#### Extrait choisi
Un livre, précieux, élégant, érudit, drôle (et vachard).

drillon berlusconi

28 juin 2015

les nourritures terrestres

LE BEL APPETIT
de Paul Fournel

Celui-là, j'en avais tellement envie (après l'avoir vu chroniqué dans Libé, me semble-t-il... à moins que Téléramuche ?) que je me le suis offert, à la librairie, en vrai, au vrai prix, et tout et tout.
Un livre qui se déguste, vraiment. un bel objet, lourd et crème, dense comme un "vrai" pain. Appétissant et délicieux (et apéritif) puisqu'il parle d'aliments, de nourriture, de recettes, de façons de faire et façons de manger sous forme poétique (parfois libre, parfois versifiée, parfois rimant et parfois non, et ce n'est que plus agréable de le déguster, deux pages par deux pages (c'est la longueur moyenne accordée à chaque thème), de le savourer, de picorer dans la table des matières ou de le lire en suivant (au menu ou à la carte, c'est selon).
Mais il en va des textes (jai horreur du mot poèmes, et pourtant c'en sont) du Bel appétit comme il en va des choses appétissantes et de petite taille, disponibles et offertes en grand nombre (cerises, chamallows, calissons, noix diverses, crocodiles Haribo,  fromage râpé, fraises des bois, lardons, apéricubes, chips, pralines) : une certaine addictivité répétitive : on en goûte une, puis une autre, qui en appelle encore une autre, on a du mal à s'arrêter, le compulsivement n'est alors jamais loin.

#### Consignes
1) Répondez à ces questions d'après l'extrait sur Le Bel Appétit.
(a) Qui a écrit Le Bel Appétit ?
(b) Où le livre a-t-il été acheté ?
(c) Quelle est la longueur moyenne accordée à chaque thème ?
2) Recopiez le passage de l'extrait sur Le Bel Appétit qui commence par « LE BEL APPETIT » et se poursuit jusqu'à « tout et tout. ».
3) D'après l'extrait sur Le Bel Appétit, pourquoi le livre est-il dit appétissant et délicieux ? Répondez en une à trois phrases.
Le matériau qui suit provient d'une autre source que l'extrait.

#### Données sources

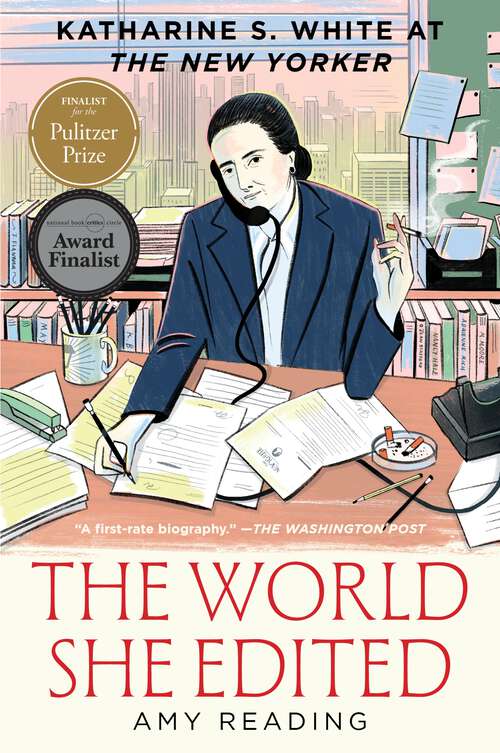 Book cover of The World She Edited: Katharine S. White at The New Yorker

#### Réponses attendues
1)
(a) Paul Fournel.
(b) À la librairie, au vrai prix.
(c) Deux pages.

2)
LE BEL APPETIT
de Paul Fournel

Celui-là, j'en avais tellement envie (après l'avoir vu chroniqué dans Libé, me semble-t-il... à moins que Téléramuche ?) que je me le suis offert, à la librairie, en vrai, au vrai prix, et tout et tout.

3) Il parle d'aliments, de nourriture, de recettes et de façons de faire et de manger. Il le fait sous forme poétique.